Trecho da página:
□ □ □

A estrutura administrativa de cada “república”, ao menos da minha e de outras que eu conheci, era a seguinte: um presidente, um secretário e um tesoureiro. A este cabia arrecadar o dinheiro de cada um para custear as despesas com a boia. Quantas vezes, quando a empregada atrasava um pouco, eu saía pela Rua de Maruim com destino à Faculdade de Direito, na Av. Ivo do Prado, onde, hoje, está o CULTART, comendo um pão com ovo! No segundo semestre do terceiro ano, nós mudamos para a Rua de Siriri, nas proximidades do quartel do Corpo de Bombeiros.
Naquela época, o governo federal, através de vários Bancos, facultava o empréstimo intitulado “crédito educativo”, que o estudante, somente com o comprovante de matrícula regular e documentação pessoal, contraía, para começar a pagar dois anos após a formatura. No início, o empréstimo era no valor de Cr$ 510,00 (quinhentos e dez cruzeiros). Com esse dinheiro, pagávamos a boia, que somava Cr$ 400,00 (quatrocentos cruzeiros) por mês, ou, raramente, Cr$ 500,00 (quinhentos cruzeiros), quando o mês tinha cinco sábados, o dia da feira semanal. Esta, aliás, na minha “república”, era feita, cada semana, segundo a escala elaborada pelo presidente, por uma dupla.
Dentre os meus colegas de “república”, posso citar Raimundo Silva, de Lagarto, pai do atual presidente da Câmara Municipal de Aracaju, Ricardo Vasconcelos, o professor de Física, Luciano Mendonça, da Serra do Machado, um dos fundadores do Colégio Ideal, Miguel, irmão do ex-vereador João Patola, de Itabaiana, Moreira, de Areia Branca, aposentado da Caixa Econômica Federal, João, de Itabaiana, aposentado do BANESE, Zezinho, santista, mas morador em Itabaiana, Toninho, de Ribeirópolis, Adenoaldo, professor aposentado da rede estadual, Nelson, de Estância, médico, que faleceu ainda muito novo, Jorge, um cearense, primo carnal do ator José Wilker, Valdir, de Propriá, advogado aposentado do BNB, e o décimo segundo, cujo nome falha-me a memória, até porque, já na Rua de Siriri, ele deixou a “república”, após morar pouco tempo conosco, e que fazia Medicina.

□ □ □

Tarefa proposta 1:
Diga se cada afirmação abaixo está de acordo com o trecho sobre a república de estudantes, respondendo sim ou não e citando as palavras do trecho que decidem: (a) O crédito educativo começava a ser pago dois anos após a formatura. (b) A feira semanal era feita por uma dupla escolhida pelo tesoureiro. (c) A Faculdade de Direito ficava na Rua de Siriri.
Tarefa proposta 2:
Copie do trecho sobre a república de estudantes a parte que começa com as palavras contendo "Dentre os meus" e termina com "que fazia Medicina.".

Dados fornecidos:
□ □ □

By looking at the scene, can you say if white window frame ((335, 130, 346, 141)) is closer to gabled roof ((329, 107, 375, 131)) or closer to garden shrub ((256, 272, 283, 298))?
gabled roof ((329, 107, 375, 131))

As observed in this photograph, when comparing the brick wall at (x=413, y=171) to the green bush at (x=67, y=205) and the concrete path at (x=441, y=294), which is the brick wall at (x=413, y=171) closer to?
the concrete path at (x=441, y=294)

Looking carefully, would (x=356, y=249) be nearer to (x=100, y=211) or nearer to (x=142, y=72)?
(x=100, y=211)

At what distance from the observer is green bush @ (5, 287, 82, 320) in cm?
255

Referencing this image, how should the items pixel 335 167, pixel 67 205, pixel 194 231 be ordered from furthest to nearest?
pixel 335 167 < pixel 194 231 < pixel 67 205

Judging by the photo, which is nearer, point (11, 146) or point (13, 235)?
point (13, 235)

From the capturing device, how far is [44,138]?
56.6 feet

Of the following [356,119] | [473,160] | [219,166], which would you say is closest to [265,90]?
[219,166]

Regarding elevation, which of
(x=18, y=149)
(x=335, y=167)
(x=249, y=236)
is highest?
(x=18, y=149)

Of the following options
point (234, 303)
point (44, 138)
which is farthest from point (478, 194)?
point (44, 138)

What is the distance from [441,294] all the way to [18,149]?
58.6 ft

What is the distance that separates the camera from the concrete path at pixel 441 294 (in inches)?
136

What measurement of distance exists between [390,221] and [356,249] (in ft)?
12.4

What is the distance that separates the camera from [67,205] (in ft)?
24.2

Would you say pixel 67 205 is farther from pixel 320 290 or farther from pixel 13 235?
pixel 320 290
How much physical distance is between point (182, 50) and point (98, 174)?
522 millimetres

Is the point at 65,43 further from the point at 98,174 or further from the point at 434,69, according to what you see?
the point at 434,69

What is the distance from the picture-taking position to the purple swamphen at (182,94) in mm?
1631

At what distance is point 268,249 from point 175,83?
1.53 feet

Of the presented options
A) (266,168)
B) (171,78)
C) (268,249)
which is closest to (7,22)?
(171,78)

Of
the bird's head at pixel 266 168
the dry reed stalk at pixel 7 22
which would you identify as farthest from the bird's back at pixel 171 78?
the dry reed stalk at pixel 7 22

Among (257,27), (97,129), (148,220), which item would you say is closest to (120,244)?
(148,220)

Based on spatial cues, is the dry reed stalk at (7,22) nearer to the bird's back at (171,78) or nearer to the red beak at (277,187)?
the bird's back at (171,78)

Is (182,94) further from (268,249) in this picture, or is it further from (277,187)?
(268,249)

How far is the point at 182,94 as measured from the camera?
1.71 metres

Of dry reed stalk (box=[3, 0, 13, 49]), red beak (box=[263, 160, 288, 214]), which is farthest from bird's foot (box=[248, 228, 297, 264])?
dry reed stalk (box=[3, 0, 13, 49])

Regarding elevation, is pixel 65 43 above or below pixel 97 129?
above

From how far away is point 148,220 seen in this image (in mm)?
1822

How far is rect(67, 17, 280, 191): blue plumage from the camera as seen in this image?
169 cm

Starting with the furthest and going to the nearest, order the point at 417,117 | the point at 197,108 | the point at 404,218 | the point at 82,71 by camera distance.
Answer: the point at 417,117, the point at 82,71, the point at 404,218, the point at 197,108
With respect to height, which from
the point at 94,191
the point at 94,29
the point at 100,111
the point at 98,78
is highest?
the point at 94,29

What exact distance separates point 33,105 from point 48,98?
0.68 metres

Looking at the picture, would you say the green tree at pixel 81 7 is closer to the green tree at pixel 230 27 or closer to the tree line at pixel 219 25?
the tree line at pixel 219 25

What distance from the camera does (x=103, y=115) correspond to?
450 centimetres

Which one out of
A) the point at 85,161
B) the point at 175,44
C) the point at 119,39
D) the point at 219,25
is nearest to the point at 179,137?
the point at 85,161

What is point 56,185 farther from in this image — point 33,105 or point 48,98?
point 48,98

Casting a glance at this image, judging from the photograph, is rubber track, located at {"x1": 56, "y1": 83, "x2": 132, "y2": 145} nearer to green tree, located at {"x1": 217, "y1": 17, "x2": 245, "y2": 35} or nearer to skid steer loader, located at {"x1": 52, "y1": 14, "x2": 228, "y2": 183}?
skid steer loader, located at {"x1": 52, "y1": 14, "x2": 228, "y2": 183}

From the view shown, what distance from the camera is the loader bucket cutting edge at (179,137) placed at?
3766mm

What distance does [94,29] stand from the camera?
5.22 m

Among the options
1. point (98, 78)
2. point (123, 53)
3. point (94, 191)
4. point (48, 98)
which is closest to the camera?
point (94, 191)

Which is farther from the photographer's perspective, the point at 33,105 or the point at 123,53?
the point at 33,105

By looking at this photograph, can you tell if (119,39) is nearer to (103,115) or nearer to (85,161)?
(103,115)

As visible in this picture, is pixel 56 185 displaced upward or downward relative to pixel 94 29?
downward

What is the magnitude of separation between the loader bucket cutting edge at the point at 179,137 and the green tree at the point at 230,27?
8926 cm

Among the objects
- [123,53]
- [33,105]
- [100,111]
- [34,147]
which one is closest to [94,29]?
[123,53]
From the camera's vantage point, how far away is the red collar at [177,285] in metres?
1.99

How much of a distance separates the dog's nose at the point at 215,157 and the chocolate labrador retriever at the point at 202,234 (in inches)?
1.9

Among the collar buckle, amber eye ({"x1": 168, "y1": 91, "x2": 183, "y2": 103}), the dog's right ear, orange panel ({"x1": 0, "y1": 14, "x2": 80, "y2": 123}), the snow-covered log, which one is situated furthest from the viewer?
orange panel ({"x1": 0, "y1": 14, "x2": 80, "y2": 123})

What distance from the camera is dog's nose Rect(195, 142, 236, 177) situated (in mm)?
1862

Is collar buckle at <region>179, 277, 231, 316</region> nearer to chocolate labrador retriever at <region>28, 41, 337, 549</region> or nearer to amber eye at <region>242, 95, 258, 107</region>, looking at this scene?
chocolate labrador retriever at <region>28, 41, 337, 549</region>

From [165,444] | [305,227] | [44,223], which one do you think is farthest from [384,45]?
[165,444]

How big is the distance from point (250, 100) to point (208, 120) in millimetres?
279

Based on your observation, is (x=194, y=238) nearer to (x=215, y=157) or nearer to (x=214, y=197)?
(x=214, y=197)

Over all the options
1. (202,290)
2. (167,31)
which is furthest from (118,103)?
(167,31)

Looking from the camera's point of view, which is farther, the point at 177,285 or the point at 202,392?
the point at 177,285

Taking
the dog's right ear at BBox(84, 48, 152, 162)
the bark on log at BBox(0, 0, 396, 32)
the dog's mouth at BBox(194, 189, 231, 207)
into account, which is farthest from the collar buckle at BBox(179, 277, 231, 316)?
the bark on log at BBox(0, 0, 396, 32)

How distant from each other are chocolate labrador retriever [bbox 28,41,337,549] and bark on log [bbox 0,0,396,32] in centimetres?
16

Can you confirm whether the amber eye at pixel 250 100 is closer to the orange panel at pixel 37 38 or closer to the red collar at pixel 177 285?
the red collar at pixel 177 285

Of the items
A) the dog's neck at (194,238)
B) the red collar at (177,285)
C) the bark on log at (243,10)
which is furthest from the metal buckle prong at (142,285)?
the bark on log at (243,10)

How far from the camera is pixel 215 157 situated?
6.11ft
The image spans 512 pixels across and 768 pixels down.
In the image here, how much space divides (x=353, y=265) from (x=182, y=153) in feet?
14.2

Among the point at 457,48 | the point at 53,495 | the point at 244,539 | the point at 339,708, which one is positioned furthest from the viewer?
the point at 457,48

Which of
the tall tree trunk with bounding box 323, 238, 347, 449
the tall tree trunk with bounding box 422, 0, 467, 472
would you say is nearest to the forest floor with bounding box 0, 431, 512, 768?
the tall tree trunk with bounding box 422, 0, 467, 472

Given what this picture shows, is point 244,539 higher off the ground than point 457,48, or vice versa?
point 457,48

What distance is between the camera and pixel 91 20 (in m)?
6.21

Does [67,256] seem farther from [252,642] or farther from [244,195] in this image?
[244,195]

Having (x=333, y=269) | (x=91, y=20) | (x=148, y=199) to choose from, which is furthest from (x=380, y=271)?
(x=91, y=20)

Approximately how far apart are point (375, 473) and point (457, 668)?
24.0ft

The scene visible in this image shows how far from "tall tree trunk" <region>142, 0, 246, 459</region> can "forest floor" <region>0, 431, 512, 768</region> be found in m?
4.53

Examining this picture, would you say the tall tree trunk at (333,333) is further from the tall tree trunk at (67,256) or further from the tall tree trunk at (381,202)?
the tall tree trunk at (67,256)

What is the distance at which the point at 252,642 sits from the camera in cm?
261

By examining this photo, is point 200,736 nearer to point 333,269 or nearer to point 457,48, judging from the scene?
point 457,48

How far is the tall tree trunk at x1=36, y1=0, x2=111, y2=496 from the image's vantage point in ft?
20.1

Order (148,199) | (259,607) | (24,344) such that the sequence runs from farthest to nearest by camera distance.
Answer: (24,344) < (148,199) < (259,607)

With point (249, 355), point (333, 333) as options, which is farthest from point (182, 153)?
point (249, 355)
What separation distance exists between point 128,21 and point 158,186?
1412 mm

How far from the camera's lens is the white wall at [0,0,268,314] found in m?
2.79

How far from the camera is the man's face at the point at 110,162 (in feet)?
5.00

□ □ □

Resultado da tarefa 1:
(a) Sim: "para começar a pagar dois anos após a formatura".
(b) Não: "segundo a escala elaborada pelo presidente, por uma dupla".
(c) Não: "com destino à Faculdade de Direito, na Av. Ivo do Prado".

Resultado da tarefa 2:
Dentre os meus colegas de “república”, posso citar Raimundo Silva, de Lagarto, pai do atual presidente da Câmara Municipal de Aracaju, Ricardo Vasconcelos, o professor de Física, Luciano Mendonça, da Serra do Machado, um dos fundadores do Colégio Ideal, Miguel, irmão do ex-vereador João Patola, de Itabaiana, Moreira, de Areia Branca, aposentado da Caixa Econômica Federal, João, de Itabaiana, aposentado do BANESE, Zezinho, santista, mas morador em Itabaiana, Toninho, de Ribeirópolis, Adenoaldo, professor aposentado da rede estadual, Nelson, de Estância, médico, que faleceu ainda muito novo, Jorge, um cearense, primo carnal do ator José Wilker, Valdir, de Propriá, advogado aposentado do BNB, e o décimo segundo, cujo nome falha-me a memória, até porque, já na Rua de Siriri, ele deixou a “república”, após morar pouco tempo conosco, e que fazia Medicina.